PEAK PANTLOAD?
Jonah Goldberg is outraged that Virginia non-Republican candidate Terry McAuliffe is "lying about being a libertarian on economic issues." Gasp! Did McAuliffe call himself a libertarian? Cite Hayek or Ayn Rand? No, nothing like that. Attend Goldberg:
I haven’t been following the Virginia gubernatorial race too closely...
Every Goldberg argument is an argumentum ad ignorantiam, one way or the other.
...but I managed to catch the last few minutes of the debate last night. Chuck Todd asked the candidates whether they think the Redskins should keep their name. Terry McAuliffe responded: “I don’t think the governor ought to be telling private businesses what they should do about their business.”
“Even if it’s offensive to people?” Todd interjected.
“I don’t think the governor should be telling private businesses . . .” McAuliffe repeated. Todd interrupted. Asking what his personal opinion was. McAuliffe stuck to his bogus answer: “As governor, I’m not going to tell Dan Snyder or anybody else what they should [do] with their business, and I want to congratulate the Redskins, because I went down to the training practice here in Richmond and it is spectacular.”
OK, I'm assuming Goldberg thinks keeping the name Redskins is freedom plus ha ha ugh how woo-woo-woo. So what's Goldberg's objection to McAuliffe joining him in support?
Now, in what way is this remotely true? Don’t get me wrong, I think McAuliffe’s answer is basically right. And for all I know he won’t pressure the Redskins to change their name.

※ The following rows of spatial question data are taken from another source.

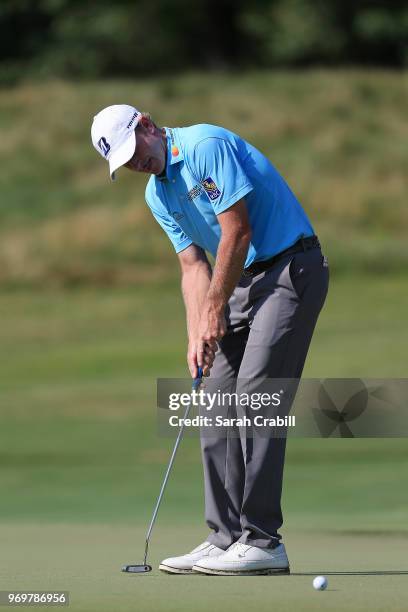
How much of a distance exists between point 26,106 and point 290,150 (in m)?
6.56

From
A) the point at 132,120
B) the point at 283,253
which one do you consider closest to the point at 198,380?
the point at 283,253

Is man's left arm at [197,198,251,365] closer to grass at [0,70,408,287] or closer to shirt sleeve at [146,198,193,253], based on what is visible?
shirt sleeve at [146,198,193,253]

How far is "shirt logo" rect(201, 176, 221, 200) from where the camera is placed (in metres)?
5.22

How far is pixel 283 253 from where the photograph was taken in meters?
5.43

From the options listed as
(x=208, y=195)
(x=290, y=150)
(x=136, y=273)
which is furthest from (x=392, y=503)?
(x=290, y=150)

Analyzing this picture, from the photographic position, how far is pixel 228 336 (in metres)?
5.59

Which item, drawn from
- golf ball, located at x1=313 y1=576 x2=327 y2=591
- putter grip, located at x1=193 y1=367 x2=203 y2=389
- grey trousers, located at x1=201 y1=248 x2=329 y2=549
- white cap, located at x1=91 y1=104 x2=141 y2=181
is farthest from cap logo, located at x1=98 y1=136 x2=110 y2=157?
golf ball, located at x1=313 y1=576 x2=327 y2=591

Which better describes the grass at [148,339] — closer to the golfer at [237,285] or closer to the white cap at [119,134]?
the golfer at [237,285]

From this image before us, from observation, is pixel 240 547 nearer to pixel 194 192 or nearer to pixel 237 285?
pixel 237 285

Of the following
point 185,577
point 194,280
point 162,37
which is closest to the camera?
point 185,577

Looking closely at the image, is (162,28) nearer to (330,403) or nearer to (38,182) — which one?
(38,182)

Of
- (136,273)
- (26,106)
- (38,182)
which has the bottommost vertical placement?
(136,273)

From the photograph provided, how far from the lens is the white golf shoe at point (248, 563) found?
5219mm

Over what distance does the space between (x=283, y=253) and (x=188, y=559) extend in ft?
3.82
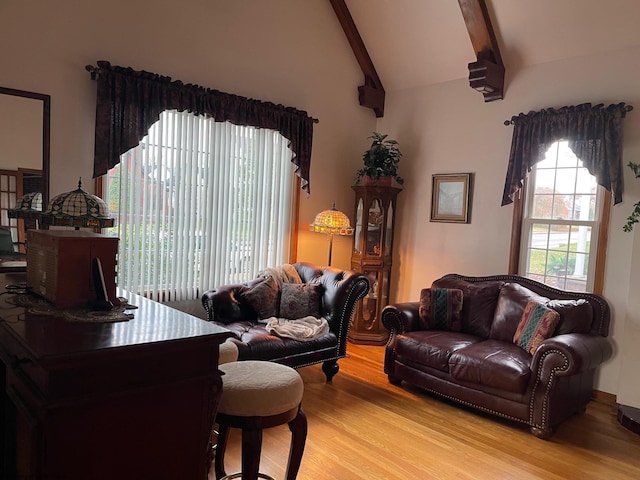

Goldberg literally just answered his own question, but forget it, he's on a roll:
But is that because he’s the sort of guy who doesn’t tell businesses what they should do? Or is it because he’s the sort of guy who says what audiences want to hear about their beloved football franchise? If the question was about businesses that refuse to comply with Obamacare’s requirement to pay for birth control, would he still be the sort of guy who doesn’t think politicians should be telling businesses what to do? Is he for no environmental regulations? Against all zoning? Is he now against civil-rights laws that tell business who. they must serve, hire, etc.?
It's one of liberalism's cherished stereotypes about conservatives that they believe any law they don't like is proof of Big Gummint tyranny, and here's Goldberg actually living out our dream. Oh, and there's also a great Moment Goldberg Realizes He's Said Something He Ought To Wriggle Out Of in the classic tradition:
I support some of those laws and I’m dead-set against others, but I’m not the issue here...
Farrt. The whole thing is that bad, and worse -- in fact, it's bad even by Goldberg standards. It's as if whatever small sliver of self-awareness he once possessed was squeezed out of him at the last National Review cruise, possibly by Allen West showing him how to kill a man with a dinner roll. For example, he's mad about a section on McAuliffe's website about women's healthcare, specifically the phrase “I strongly believe that women should be able to make their own healthcare decisions without interference from Washington or Richmond.” Healthcare! huffs Goldberg. I'll show you healthcare:
“Healthcare decisions” means exactly one thing here: “reproductive rights.” And reproductive rights, as far as I can tell, means birth control and abortion. Now there are serious and legitimate debates about those issues. But they aren’t debates about women’s “healthcare decisions."
Breast implants, now that's a healthcare decision! I fear soon we'll see Goldberg stumbling around the ancestral manse like Oswald in Ghosts, murmuring to Lucianne, "Mother, give me the SunnyD."